Ablation study table comparing reverse process parameterizations and objectives.

Predicting \(\epsilon\) with the simplified loss beats all alternatives.
The baseline mean-prediction approach with the full variational bound performs notably worse.


Rate–Distortion Analysis: Great Images, Mediocre Likelihoods?

While DDPMs generate outstanding images, their log likelihoods lag behind other likelihood-based models.

The authors suggest DDPMs act as excellent lossy compressors: most bits model perceptually important large features; fewer bits target imperceptible detail.

Progressive Decoding:
At any reverse step \(t\), we can estimate:

\[ \hat{\mathbf{x}}_0 = \frac{\mathbf{x}_t - \sqrt{1 - \bar{\alpha}_t}\,\boldsymbol{\epsilon}_{\theta}(\mathbf{x}_t, t)}{\sqrt{\bar{\alpha}_t}} \]

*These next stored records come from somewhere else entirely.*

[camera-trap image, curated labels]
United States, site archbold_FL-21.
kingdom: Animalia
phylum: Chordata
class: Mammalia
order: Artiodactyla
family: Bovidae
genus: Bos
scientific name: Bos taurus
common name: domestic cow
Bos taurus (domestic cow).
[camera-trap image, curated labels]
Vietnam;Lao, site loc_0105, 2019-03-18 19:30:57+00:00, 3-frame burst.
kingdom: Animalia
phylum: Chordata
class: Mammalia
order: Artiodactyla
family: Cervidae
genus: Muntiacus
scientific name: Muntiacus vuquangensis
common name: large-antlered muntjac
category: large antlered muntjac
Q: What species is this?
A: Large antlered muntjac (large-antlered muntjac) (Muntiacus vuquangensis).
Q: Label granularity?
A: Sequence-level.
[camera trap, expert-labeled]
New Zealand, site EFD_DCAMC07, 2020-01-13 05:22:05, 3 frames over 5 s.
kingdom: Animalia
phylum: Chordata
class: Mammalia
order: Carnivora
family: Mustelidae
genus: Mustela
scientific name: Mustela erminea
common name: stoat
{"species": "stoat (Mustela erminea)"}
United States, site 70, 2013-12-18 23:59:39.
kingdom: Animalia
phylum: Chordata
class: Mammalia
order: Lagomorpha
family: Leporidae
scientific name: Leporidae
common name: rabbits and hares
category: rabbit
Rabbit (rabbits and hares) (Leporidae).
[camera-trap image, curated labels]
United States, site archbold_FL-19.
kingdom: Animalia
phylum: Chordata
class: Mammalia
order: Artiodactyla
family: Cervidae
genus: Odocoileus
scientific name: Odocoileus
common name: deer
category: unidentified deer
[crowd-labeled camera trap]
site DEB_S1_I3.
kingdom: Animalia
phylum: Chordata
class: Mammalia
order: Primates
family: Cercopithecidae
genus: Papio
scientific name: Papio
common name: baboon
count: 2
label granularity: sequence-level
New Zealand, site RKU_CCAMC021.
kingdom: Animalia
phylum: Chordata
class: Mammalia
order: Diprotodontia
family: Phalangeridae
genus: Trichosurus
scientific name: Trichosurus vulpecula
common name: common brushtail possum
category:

Rate–distortion curves for DDPM on CIFAR10. Distortion drops quickly at low rates, showing important features are captured first.

Figure 5: Distortion vs. rate — most perceptible structure is reconstructed at low rates.


Visualization: Progressive Generation

As the reverse process runs, large-scale features emerge before fine details:

Progressive generation: noise evolves into airplanes, birds, and animals.

Figure 6: DDPM generation over time. Coarse shapes first, sharper details later.


Conclusion and Impact

The Denoising Diffusion Probabilistic Models paper marked a turning point in generative modeling:

  1. State-of-the-art quality with stable training — rivaling top GANs without their instability.
  2. Noise prediction (\(\epsilon\)-parameterization) and a simplified loss were key to unlocking quality.
  3. Progressive generation reveals deep links to denoising score matching, Langevin dynamics, and lossy compression.

These ideas form the basis of modern diffusion models used in systems like Stable Diffusion and DALL·E 2, extending far beyond images to audio, video, and multimodal generation.

By showing how reversing noise can lead to high-fidelity generation, this work did more than release a new model — it inspired a new lens through which to view creation itself.